## Reading text
Sure. And the last question. On your borrowing — bank borrowings, how much of this repo or MCLR or the general interest rate hikes have been factored in, in your borrowing cost as in how much more do you see the cost of borrowing inching up from here? Probably on the incremental cost of borrowing is 8.5%, how much more expansion do you foresee based on the current interest rate hikes that have been done till now or anything has been passed?

Nutan Gaba Patwari — Chief Financial Officer

Yeah. So on the marginal cost of borrowing, we are pretty much at the peak rate. Any further increase from here will largely depend on where the policy rates will be. On the back book or the book cost of borrowing, we are at 7.4% for the quarter with NHB coming in, in the next couple of quarters and then we should be able to manage this with 30 basis points to 40 basis points increase let’s say in Q4, and maybe be similar increase in Q1. So we should be keep it way below the marginal cost of borrowing at least next two quarters.

Jigar Jani — Nuvama Wealth — Analyst

And your yield increases, which is 50 bps will start reflecting from Q4 basically in your back book?

Nutan Gaba Patwari — Chief Financial Officer

See, there is a portion which is already reflected, because it was effective 1st December, but fully it will reflect in Q4.

Jigar Jani — Nuvama Wealth — Analyst

And any plans for any incremental yield increases for rate hikes from your end maybe in Q4?

Nutan Gaba Patwari — Chief Financial Officer

We are in discussion, but that will be more a Board and an ALCO decision, which will have to take place over time. What we are focused on was maintaining the spread that we have guided, which is 5.25%.

Jigar Jani — Nuvama Wealth — Analyst

Understood. Thanks so much for your answers and best of luck. Thank you.

Operator

Thank you. The next question is from the line of Pooja Ahuja from Monarch Networth Capital. Kindly proceed.

Pooja Ahuja — Monarch Networth Capital — Analyst

Yeah. Hi, thanks for the opportunity. Firstly, wanted to understand why it was mentioned in the opening comments that the credit cost we have been cautious in terms of maintaining additional provisions. Just wanted to understand on a sustainable basis what is our credit cost guidance for the next maybe two years, three years?

Nutan Gaba Patwari — Chief Financial Officer

30 basis points to 50 basis points is what we have been guiding.

Pooja Ahuja — Monarch Networth Capital — Analyst

So we maintain that.

Nutan Gaba Patwari — Chief Financial Officer

Yes, yes.

Pooja Ahuja — Monarch Networth Capital — Analyst

Sure. And given the disbursement growth that we have been witnessing, are we still maintaining our AUM guidance of 30%, or do we see higher growth there?

Manoj Viswanathan — Managing Director and Chief Executive Officer

No. We are maintaining a guidance of 30% because the aim of the team and objective of the team is to try do better, but 30% is something that we are guiding towards.

## Data extract
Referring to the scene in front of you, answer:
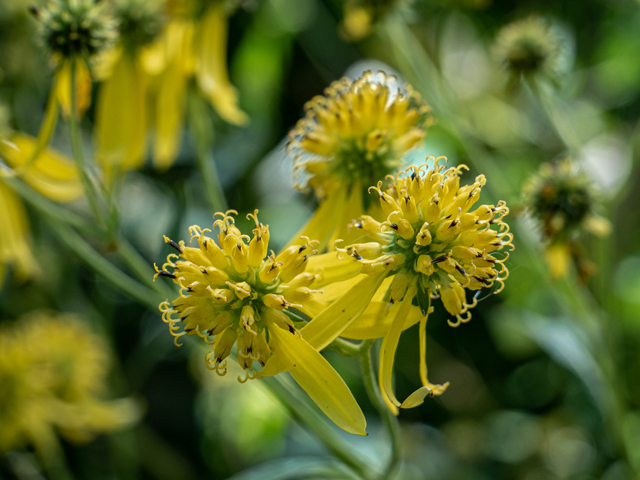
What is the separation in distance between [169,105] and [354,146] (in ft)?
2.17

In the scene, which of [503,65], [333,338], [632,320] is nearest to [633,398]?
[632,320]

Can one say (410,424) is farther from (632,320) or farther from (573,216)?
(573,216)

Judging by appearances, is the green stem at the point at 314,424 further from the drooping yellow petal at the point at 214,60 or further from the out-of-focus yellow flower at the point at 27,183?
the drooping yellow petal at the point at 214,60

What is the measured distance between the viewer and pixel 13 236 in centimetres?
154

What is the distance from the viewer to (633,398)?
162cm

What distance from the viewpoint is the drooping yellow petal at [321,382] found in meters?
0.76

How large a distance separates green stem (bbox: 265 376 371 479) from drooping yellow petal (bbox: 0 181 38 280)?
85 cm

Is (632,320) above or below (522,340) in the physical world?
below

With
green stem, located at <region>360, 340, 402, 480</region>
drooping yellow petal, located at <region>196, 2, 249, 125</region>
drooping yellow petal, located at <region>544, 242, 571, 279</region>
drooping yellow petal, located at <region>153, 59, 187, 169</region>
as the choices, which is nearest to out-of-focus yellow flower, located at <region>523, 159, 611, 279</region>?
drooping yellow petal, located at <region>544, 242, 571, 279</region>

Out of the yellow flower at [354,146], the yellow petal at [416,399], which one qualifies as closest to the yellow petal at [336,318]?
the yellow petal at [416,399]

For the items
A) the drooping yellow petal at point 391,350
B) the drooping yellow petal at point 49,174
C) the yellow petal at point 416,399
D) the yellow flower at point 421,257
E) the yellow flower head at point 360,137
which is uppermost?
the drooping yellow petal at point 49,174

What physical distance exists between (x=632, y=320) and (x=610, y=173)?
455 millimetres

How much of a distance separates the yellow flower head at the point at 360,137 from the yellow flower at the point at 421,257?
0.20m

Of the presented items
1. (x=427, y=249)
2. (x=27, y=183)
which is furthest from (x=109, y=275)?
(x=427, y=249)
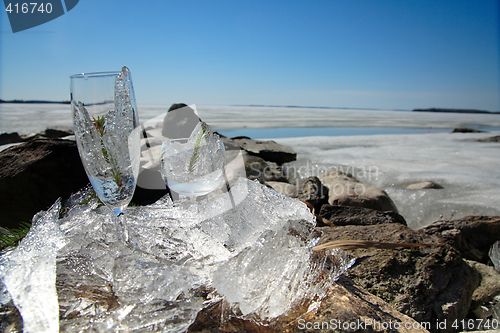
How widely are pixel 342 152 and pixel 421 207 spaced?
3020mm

## Study questions
1) In the call transcript, shorten the paragraph that begins "Yeah. So on the marginal cost of borrowing" into a bulleted list that keeps its main facts.
2) From the call transcript, pull out the exact passage starting with "So we maintain" and going on through "higher growth there?".
You won't need the records for any of this.

## Answers to this exercise
1)
- The marginal cost of borrowing is close to its peak; any further rise depends on policy rates.
- The book cost of borrowing was 7.4% for the quarter.
- With NHB funds coming in over the next couple of quarters, the increase can be held to 30–40 basis points in Q4, with perhaps a similar increase in Q1.
- This should keep the book cost well below the marginal cost of borrowing for at least the next two quarters.

2)
So we maintain that.

Nutan Gaba Patwari — Chief Financial Officer

Yes, yes.

Pooja Ahuja — Monarch Networth Capital — Analyst

Sure. And given the disbursement growth that we have been witnessing, are we still maintaining our AUM guidance of 30%, or do we see higher growth there?